A California federal district court has refused to dismiss a lawsuit filed by the CFPB in January 2017 against several law firms and attorneys alleging that the defendants violated the FTC’s Telemarketing Sales Rule (TSR) and the Consumer Financial Protection Act (CFPA) by illegally charging upfront fees for debt relief services which were disguised as fees for bankruptcy services. The defendants were alleged to have partnered with Morgan Drexen to offer debt relief services to consumers and, after the CFPB filed its lawsuit in August 2013 against Morgan Drexen and its CEO for similar TSR and CFPA violations, to have taken over Morgan Drexen’s operations. The CFPB also alleged that the defendants had substantially assisted Morgan Drexen and its CEO in their TSR violations. (Morgan Drexen eventually sought bankruptcy relief and the CFPB’s lawsuit ended with the entry of a final judgment requiring the bankrupt Morgan Drexen to pay $132,882,488 in restitution and a $40 million civil money penalty. That judgment followed a stipulated final judgment against Morgan Drexen’s CEO which, based on the CEO’s inability to pay, required him to pay $500,000 in consumer redress and a $1 civil money penalty.)

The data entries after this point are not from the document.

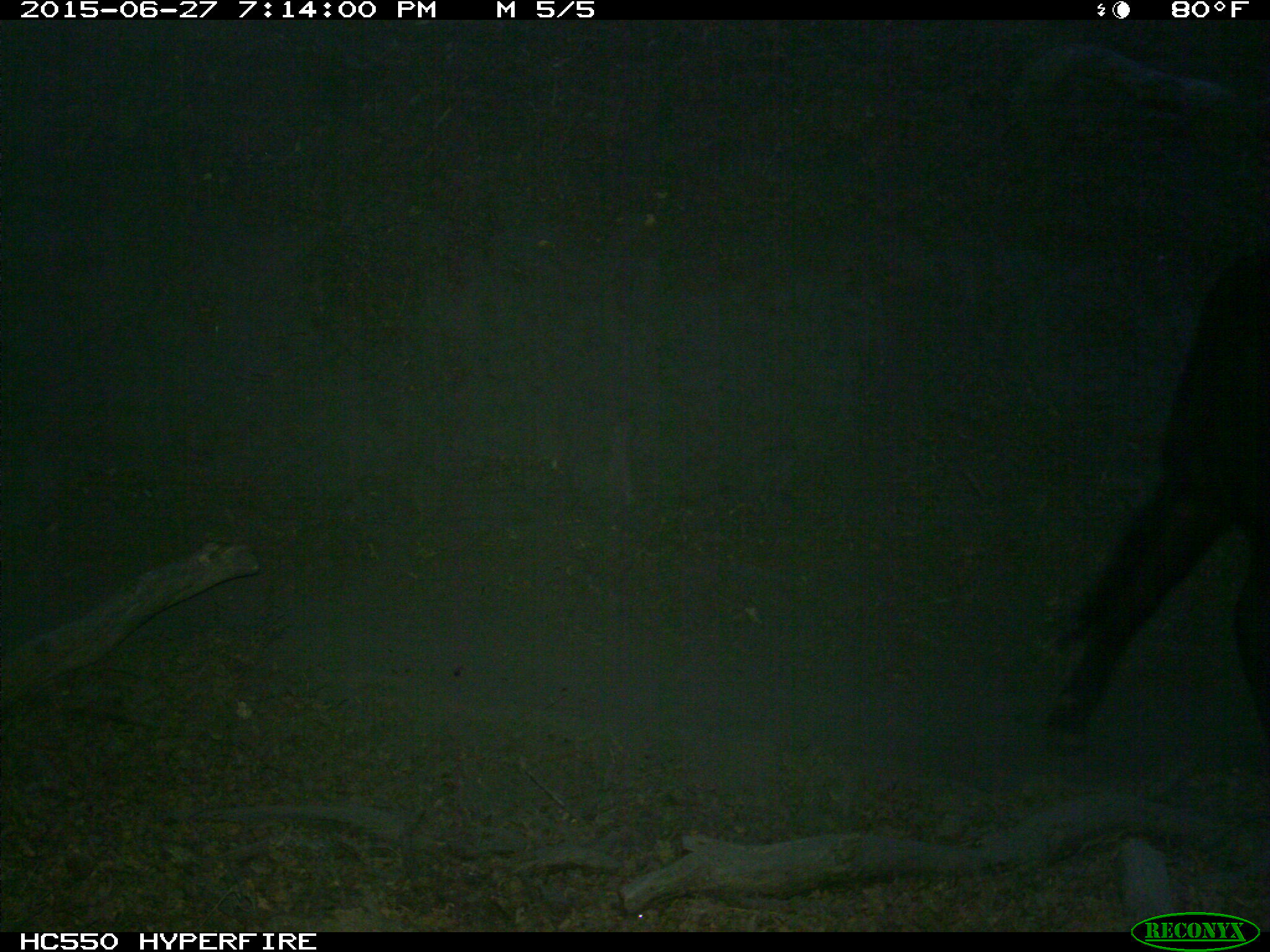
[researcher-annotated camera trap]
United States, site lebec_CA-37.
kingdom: Animalia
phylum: Chordata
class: Mammalia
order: Artiodactyla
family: Bovidae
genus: Bos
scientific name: Bos taurus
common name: domestic cow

In moving to dismiss the CFPB’s complaint, the defendants’ primary arguments were (1) the CFPB had no authority to bring the lawsuit because the CFPA excludes the practice of law from its jurisdiction, and (2) the CFPB’s substantial assistance claim did not satisfy the heightened pleading standard for fraud claims in Rule 9(b) of the Federal Rules of Civil Procedure. Although the defendants also challenged the CFPB’s constitutionality, the court ruled that the constitutional challenge was not properly before it because the defendants had attempted to incorporate by reference a constitutional challenge in an unrelated case instead of explaining why they believed the CFPB is unconstitutionally structured.

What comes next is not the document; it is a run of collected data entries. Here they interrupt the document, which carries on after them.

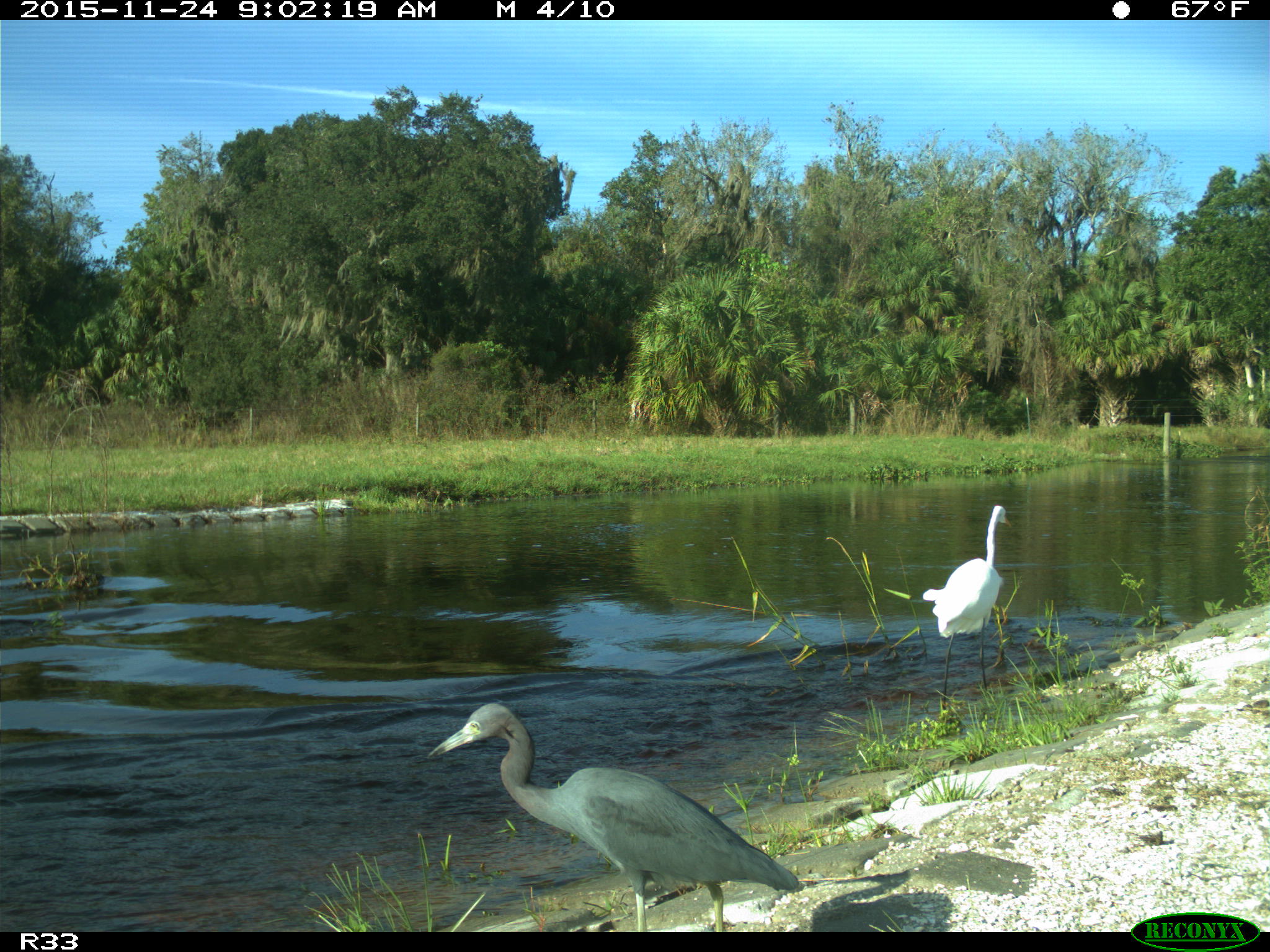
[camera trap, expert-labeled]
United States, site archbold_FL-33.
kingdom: Animalia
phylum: Chordata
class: Aves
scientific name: Aves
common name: birds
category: unidentified bird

The CFPA provides that the CFPB “may not exercise any supervisory or enforcement authority with respect to an activity engaged in by an attorney as part of the practice of law under the laws of a State in which the attorney is licensed to practice.” An exclusion from such limitation provides that it “shall not be construed to limit the authority of the Bureau with respect to any attorney, to the extent such attorney is otherwise subject to any of the enumerated laws or the authorities transferred under subtitle F or H.”
The court observed that subtitle H of the CFPA authorizes the CFPB to enforce the TSR and that the TSR, in turn, contains no applicable exception for the practice of law or attorneys. The defendants had argued that the word “otherwise” in the CFPA exclusion meant only that the CFPB could enforce another consumer law against an attorney who was engaged in an activity that was not part of the practice of law. Calling such an interpretation “superfluous,” the court concluded that the word “otherwise” meant that while Congress did not want the CFPB to use is general UDAAP enforcement authority to regulate the practice of law, Congress did not intend the practice of law exclusion to prevent the CFPB from enforcing other consumer protection laws that already applied to legal practices.
With regard to the defendants’ argument that that the CFPB’s substantial assistance claim did not satisfy Rule 9(b)’s heightened pleading standard for fraud claims, the court found no basis to apply such standard because the CFPB’s substantial assistance claim did not sound in fraud. While observing that the CFPB had alleged that the defendants made misrepresentations about the debt relief services and that such allegations would be subject to Rule 9(b), it ruled that the CFPB had stated a substantial assistance claim under the TSR without such allegations because the defendants could be liable for providing substantial assistance even if they did not make such misrepresentations. The court cited to the TSR’s substantial assistance standard which provides that a person provides substantial assistance to a seller or marketer when that person knew or consciously avoided knowing that the seller or marketer was engaged in an act or practice that violated the TSR.